And here we find the lie. While these aggregates Games Workshop’s dataset may be accurate, we know that there’s performance data missing. If we want to have a nuanced, thoughtful discussion about game balance, we still need to know at minimum:
- Sub-faction win rates: Are any sub-factions particularly problematic (the answer to this question is yes)
- Faction and sub-faction Player Population: Are player migrating to the problematically strong factions and away from the under-performers (the answer to this question is yes)
- Within Event Performance: Which factions are over-represented as potential event winners? Which are over-represented as actual event winners?
Subfaction Win Rates
Going back to the last Metawatch article, we see that the Adeptus Astartes sit at a 47% win rate. That’s not the whole story. If we look at Stat Check’s Meta Data Dashboard for the same period, we see quite disparate performance among the Astartes Sub-Factions in GT+ events.*
We knew that Dark Angels were doing well, but Iron Hands are also over-performing! With a win-rate of 57.8%, they also have an OverRep score of 1.59, meaning that they appeared in the top 4 of events 59% more often than we would expect given their player population. They outright won 2 events in the Arks meta leading up to February 12th, and were the 10th most popular faction among GT+ event attendees. That is problematically good performance from a relatively popular faction.
Let’s go one step further down into the sub-factions contained within the Iron Hands Sub-Faction.
That is stark. The majority of the Iron Hands player population is going with the Chapter as-is, no notes, and achieving an overall win-rate of 51%. However, the 22% of players that choose the custom traits Master Artisans and Whirlwind of Rage hit a very impressive (and very problematic) 71% win rate during the same span. If we stopped looking at the Adeptus Astartes level, we would have no idea that Iron Hands were doing so well. Further, if we stopped looking at the Iron Hands level, we’d have no idea that the combination of Master Artisans and Whirlwind of Rage was leading to such outsized results among a substantial portion of their player population.

▸ Dataset rows:
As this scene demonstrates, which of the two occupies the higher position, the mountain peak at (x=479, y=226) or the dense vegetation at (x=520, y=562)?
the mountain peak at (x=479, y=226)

==

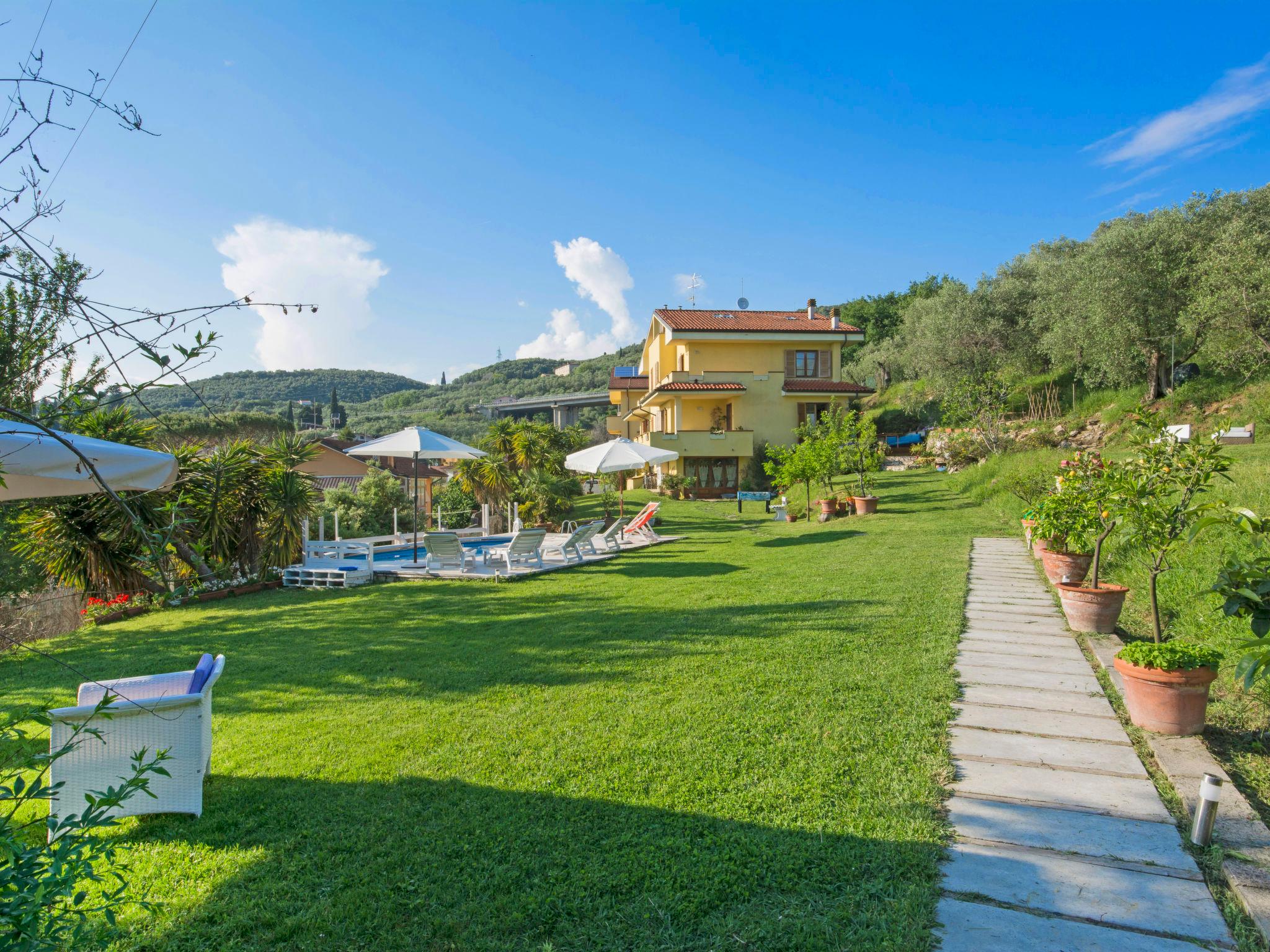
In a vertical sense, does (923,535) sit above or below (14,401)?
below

▸ Goal of the exercise: Can you return, word for word, the stretch of the game-balance passage above from "That is stark." through "of their player population."?

▸ The solution:
That is stark. The majority of the Iron Hands player population is going with the Chapter as-is, no notes, and achieving an overall win-rate of 51%. However, the 22% of players that choose the custom traits Master Artisans and Whirlwind of Rage hit a very impressive (and very problematic) 71% win rate during the same span. If we stopped looking at the Adeptus Astartes level, we would have no idea that Iron Hands were doing so well. Further, if we stopped looking at the Iron Hands level, we’d have no idea that the combination of Master Artisans and Whirlwind of Rage was leading to such outsized results among a substantial portion of their player population.